Output the entries verbatim, including every line.

[BEGIN MATERIALS PROVIDED]

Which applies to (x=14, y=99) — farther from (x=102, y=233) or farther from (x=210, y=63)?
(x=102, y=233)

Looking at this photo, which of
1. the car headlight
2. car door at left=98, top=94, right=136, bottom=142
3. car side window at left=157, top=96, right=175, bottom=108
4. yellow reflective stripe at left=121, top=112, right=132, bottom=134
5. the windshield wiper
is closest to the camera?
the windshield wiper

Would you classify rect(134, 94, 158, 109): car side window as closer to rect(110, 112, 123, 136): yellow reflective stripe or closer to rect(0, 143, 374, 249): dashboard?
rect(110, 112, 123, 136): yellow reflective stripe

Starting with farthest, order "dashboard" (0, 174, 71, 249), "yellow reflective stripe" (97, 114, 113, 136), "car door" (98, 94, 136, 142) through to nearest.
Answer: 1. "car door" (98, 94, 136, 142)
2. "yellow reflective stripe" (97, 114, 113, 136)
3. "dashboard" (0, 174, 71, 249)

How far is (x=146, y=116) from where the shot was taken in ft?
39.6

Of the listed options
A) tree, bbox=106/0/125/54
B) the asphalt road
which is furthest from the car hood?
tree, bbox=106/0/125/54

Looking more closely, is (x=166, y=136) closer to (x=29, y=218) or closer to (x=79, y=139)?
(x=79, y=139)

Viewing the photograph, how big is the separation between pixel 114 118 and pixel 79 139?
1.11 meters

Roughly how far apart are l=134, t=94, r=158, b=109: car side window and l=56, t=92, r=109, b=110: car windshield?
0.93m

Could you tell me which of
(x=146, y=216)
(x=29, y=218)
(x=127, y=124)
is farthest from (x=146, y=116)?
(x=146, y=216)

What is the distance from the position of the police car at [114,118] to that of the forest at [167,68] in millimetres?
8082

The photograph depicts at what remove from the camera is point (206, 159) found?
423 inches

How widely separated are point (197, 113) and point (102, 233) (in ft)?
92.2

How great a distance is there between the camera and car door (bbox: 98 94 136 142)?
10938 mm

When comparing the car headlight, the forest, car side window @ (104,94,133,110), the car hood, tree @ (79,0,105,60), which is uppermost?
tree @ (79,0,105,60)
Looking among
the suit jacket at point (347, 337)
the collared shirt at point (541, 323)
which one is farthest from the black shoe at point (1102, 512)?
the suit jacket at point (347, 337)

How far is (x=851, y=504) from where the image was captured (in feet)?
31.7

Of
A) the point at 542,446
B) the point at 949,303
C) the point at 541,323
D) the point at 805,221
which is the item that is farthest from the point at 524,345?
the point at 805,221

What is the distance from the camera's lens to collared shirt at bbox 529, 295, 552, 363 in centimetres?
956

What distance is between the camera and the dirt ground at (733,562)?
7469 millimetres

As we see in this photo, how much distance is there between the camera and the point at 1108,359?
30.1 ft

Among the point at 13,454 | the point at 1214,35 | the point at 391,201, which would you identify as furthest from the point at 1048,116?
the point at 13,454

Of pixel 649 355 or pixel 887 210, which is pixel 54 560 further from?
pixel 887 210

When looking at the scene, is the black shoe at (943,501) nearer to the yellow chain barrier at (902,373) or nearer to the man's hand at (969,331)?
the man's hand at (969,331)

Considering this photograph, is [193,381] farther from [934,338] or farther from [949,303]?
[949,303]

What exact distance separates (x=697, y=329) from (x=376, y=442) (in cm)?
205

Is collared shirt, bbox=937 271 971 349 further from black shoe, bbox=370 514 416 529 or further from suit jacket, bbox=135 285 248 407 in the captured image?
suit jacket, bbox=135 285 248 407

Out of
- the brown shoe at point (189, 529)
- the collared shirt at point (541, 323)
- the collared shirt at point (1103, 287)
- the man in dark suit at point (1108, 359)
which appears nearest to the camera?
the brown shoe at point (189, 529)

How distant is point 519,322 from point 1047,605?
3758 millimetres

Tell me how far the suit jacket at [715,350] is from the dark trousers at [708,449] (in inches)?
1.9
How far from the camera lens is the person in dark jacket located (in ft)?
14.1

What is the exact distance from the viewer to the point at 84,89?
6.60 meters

[END MATERIALS PROVIDED]

EXPECTED OUTPUT =
Which applies to (x=14, y=99) — farther from (x=102, y=233) or farther from (x=210, y=63)?
(x=102, y=233)

Looking at this photo, which of
1. the car headlight
2. car door at left=98, top=94, right=136, bottom=142
3. car side window at left=157, top=96, right=175, bottom=108
4. yellow reflective stripe at left=121, top=112, right=132, bottom=134
5. the windshield wiper
is closest to the camera?
the windshield wiper

Would you classify rect(134, 94, 158, 109): car side window as closer to rect(110, 112, 123, 136): yellow reflective stripe or closer to rect(0, 143, 374, 249): dashboard?
rect(110, 112, 123, 136): yellow reflective stripe

Starting with farthest, order "dashboard" (0, 174, 71, 249), "yellow reflective stripe" (97, 114, 113, 136), "car door" (98, 94, 136, 142) through to nearest.
Answer: 1. "car door" (98, 94, 136, 142)
2. "yellow reflective stripe" (97, 114, 113, 136)
3. "dashboard" (0, 174, 71, 249)

How far is (x=146, y=116) from where the shot was taken in ft?
39.6

Of the listed options
A) tree, bbox=106/0/125/54
B) the asphalt road
which is furthest from the car hood?
tree, bbox=106/0/125/54

Looking more closely, is (x=166, y=136) closer to (x=29, y=218) or closer to (x=79, y=139)?
(x=79, y=139)

Viewing the photograph, how big is the separation between pixel 114 118 and pixel 79 139?
1.11 meters

Roughly how far apart are l=134, t=94, r=158, b=109: car side window and l=56, t=92, r=109, b=110: car windshield?
0.93m

Could you tell me which of
(x=146, y=216)
(x=29, y=218)
(x=127, y=124)
is farthest from (x=146, y=116)?
(x=146, y=216)

What is the distance from the position of the police car at [114,118] to that of the forest at [167,68] in millimetres?
8082

The photograph depicts at what remove from the camera is point (206, 159) found?
423 inches

How widely separated are point (197, 113) and point (102, 233) (in ft)?
92.2

How great a distance is there between the camera and car door (bbox: 98 94 136 142)?
10938 mm

When comparing the car headlight, the forest, car side window @ (104,94,133,110), the car hood, tree @ (79,0,105,60), which is uppermost?
tree @ (79,0,105,60)
Looking among
the suit jacket at point (347, 337)
the collared shirt at point (541, 323)
which one is farthest from the black shoe at point (1102, 512)?
the suit jacket at point (347, 337)

How far is (x=851, y=504) from where the image was captured (in feet)?
31.7

Of
A) the point at 542,446
B) the point at 949,303
C) the point at 541,323
D) the point at 805,221
which is the item that is farthest from the point at 524,345?
the point at 805,221

What is the distance from the camera's lens to collared shirt at bbox 529, 295, 552, 363 in centimetres?
956

What distance is between the camera and the dirt ground at (733,562)?
7469 millimetres

As we see in this photo, how much distance is there between the camera and the point at 1108,359?
30.1 ft

Among the point at 13,454 | the point at 1214,35 | the point at 391,201, which would you identify as furthest from the point at 1048,116?
the point at 13,454

Of pixel 649 355 or pixel 887 210, which is pixel 54 560 further from?
pixel 887 210

When looking at the scene, is the black shoe at (943,501) nearer to the yellow chain barrier at (902,373) or nearer to the man's hand at (969,331)?
the man's hand at (969,331)

Considering this photograph, is [193,381] farther from [934,338] or farther from [949,303]?
[949,303]

What exact distance separates (x=697, y=329) from (x=376, y=442) (in cm)?
205

Is collared shirt, bbox=937 271 971 349 further from black shoe, bbox=370 514 416 529 or further from suit jacket, bbox=135 285 248 407 in the captured image?
suit jacket, bbox=135 285 248 407

Out of
- the brown shoe at point (189, 529)
- the collared shirt at point (541, 323)
- the collared shirt at point (1103, 287)
- the man in dark suit at point (1108, 359)
which appears nearest to the camera?
the brown shoe at point (189, 529)

How distant is point 519,322 from point 1047,605?
3758 millimetres

Tell me how far the suit jacket at [715,350] is from the dark trousers at [708,449] (in inches)?
1.9
How far from the camera lens is the person in dark jacket located (in ft)?
14.1

What is the exact distance from the viewer to the point at 84,89?
6.60 meters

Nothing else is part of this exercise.